Biographie : Marieke van Erp is a Language Technology and Semantic Web expert engaged in interdisciplinary research. She holds a PhD in computational linguistics from Tilburg University and has worked on many (inter)national interdisciplinary projects. Since 2017, she has been leading the Digital Humanities Research Lab at the Royal Netherlands Academy of Arts and Sciences Humanities Cluster. She is one of the founders and scientific directors of the Cultural AI Lab, a collaboration between 8 research and cultural heritage institutions in the Netherlands aimed at the study, design and development of socio-technological AI systems that are aware of the subtle and subjective complexity of human culture. In January 2023, she was awarded an ERC Consolidator project that will investigate how language and semantic web technologies can improve the creation of knowledge graphs supporting humanities research.

Chi Wang

Chi Wang

Google DeepMind

Conférence Nationale sur les Applications Pratiques de l'Intelligence Artificielle (APIA)

Titre : AG2: Open-Source AgentOS for Agentic AI



Résumé : This presentation will address the future landscape of AI applications and the ways in which we can enable every developer to create them. It will examine the trend of agentic AI and the fundamental design considerations for agentic AI operating systems. Subsequently, it will explore a pioneering initiative, AG2, outlining the primary concepts and its application across a diverse range of tasks and industries, achieving top rankings in challenging benchmarks, and leading research advancements. The talk will conclude with open questions.
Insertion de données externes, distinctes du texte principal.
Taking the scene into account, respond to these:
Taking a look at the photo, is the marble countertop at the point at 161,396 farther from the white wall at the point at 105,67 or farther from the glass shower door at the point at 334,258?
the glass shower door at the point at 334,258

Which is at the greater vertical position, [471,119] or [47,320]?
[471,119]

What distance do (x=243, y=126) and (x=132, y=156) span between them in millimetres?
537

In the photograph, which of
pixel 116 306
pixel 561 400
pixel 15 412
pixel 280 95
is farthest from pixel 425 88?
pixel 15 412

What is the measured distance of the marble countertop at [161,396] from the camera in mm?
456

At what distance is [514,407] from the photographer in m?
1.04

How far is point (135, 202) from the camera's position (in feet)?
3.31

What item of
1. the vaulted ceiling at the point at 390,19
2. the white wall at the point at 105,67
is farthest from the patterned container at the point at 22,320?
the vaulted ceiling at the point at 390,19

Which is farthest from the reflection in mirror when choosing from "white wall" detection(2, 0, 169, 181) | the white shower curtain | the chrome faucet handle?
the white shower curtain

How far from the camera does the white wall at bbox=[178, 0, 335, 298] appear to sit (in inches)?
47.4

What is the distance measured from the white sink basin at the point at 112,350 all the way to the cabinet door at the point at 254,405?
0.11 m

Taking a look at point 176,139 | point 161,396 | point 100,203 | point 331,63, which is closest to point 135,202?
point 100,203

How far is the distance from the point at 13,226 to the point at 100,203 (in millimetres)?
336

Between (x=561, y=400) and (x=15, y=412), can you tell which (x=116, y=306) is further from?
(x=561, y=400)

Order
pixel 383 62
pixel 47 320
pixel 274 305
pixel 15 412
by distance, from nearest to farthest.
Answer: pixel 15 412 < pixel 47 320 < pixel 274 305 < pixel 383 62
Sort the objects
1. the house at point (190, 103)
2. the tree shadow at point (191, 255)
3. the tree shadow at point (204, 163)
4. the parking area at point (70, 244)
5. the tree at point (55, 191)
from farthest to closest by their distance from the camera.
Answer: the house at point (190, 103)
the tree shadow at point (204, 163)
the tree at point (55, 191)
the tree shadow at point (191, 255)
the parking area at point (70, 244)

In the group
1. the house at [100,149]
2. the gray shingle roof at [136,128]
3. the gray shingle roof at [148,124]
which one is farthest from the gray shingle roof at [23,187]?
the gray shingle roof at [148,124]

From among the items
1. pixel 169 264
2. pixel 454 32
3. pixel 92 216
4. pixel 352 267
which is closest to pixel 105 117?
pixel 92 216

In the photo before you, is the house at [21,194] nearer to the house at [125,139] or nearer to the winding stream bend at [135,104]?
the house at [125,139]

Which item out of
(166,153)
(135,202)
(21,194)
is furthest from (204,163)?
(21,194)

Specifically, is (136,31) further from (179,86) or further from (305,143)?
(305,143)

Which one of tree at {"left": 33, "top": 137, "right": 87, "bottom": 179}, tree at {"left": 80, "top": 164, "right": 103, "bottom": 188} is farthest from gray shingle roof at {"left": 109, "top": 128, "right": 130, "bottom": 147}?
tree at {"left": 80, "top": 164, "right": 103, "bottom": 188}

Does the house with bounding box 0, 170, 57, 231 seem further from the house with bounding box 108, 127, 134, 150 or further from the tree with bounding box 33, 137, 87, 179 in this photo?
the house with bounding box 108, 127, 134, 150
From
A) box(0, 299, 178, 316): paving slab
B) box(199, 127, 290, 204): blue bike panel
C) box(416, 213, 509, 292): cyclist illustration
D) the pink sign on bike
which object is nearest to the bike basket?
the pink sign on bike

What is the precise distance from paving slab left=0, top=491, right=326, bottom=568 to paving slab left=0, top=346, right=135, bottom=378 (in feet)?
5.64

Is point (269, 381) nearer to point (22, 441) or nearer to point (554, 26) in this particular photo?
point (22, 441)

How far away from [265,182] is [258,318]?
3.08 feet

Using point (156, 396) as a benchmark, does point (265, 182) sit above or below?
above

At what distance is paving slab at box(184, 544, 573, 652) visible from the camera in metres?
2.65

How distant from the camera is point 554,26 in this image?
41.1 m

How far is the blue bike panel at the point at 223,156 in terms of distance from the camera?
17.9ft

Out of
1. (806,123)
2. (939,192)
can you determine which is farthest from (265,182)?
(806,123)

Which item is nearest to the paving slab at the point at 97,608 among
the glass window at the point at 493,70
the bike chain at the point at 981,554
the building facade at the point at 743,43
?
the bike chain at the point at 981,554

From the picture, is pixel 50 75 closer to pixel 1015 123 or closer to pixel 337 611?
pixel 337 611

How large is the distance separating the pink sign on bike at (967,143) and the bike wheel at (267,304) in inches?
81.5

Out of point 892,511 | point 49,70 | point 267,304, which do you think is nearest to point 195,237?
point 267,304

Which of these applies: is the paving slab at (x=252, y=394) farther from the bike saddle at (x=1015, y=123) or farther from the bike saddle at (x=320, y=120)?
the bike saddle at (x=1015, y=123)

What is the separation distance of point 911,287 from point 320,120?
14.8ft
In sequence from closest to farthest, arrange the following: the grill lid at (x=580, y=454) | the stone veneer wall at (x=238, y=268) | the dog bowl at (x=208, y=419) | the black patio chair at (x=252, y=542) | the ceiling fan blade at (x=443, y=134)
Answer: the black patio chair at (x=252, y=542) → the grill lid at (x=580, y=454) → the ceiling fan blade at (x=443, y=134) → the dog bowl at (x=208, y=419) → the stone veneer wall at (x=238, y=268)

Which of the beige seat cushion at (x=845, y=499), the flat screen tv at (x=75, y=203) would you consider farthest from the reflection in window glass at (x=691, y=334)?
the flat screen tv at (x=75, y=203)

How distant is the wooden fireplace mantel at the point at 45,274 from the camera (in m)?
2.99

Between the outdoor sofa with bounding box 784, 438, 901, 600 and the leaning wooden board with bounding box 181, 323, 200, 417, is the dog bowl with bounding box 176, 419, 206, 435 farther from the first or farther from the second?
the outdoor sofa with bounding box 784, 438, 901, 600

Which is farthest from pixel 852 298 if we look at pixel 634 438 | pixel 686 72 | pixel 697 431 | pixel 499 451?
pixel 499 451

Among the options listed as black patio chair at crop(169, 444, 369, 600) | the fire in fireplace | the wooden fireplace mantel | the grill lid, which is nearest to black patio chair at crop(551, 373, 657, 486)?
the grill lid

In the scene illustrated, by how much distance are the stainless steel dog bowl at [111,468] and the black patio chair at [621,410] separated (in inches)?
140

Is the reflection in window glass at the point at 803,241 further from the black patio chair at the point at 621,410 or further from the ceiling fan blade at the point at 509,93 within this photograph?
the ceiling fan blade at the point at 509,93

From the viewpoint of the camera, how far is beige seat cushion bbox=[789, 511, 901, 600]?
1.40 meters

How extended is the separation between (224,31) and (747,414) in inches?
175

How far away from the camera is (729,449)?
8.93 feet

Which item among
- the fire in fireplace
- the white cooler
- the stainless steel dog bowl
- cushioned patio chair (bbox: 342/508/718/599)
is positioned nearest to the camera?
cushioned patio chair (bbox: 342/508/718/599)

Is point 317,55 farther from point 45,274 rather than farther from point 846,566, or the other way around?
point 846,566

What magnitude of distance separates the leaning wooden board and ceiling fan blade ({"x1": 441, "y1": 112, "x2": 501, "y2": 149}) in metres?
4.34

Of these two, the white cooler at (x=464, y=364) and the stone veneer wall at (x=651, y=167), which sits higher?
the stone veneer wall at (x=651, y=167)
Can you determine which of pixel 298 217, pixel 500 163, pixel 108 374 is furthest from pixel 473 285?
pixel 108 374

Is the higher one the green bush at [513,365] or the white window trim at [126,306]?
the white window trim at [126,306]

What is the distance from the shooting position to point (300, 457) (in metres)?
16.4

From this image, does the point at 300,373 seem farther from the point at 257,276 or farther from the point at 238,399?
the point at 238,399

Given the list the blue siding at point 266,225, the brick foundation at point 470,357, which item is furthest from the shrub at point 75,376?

Biographie : Chi is founder of AG2 (formerly known as AutoGen), the open-source AgentOS to support agentic AI, and its parent open-source project FLAML, a fast library for AutoML & tuning. He has received multiple awards such as best paper of ICLR’24 LLM Agents Workshop, Open100, and SIGKDD Data Science/Data Mining PhD Dissertation Award. Chi runs the AG2 community with 20K+ members. He has 15+ years of research experience in Computer Science and work experience in Google DeepMind, Microsoft Research and Meta.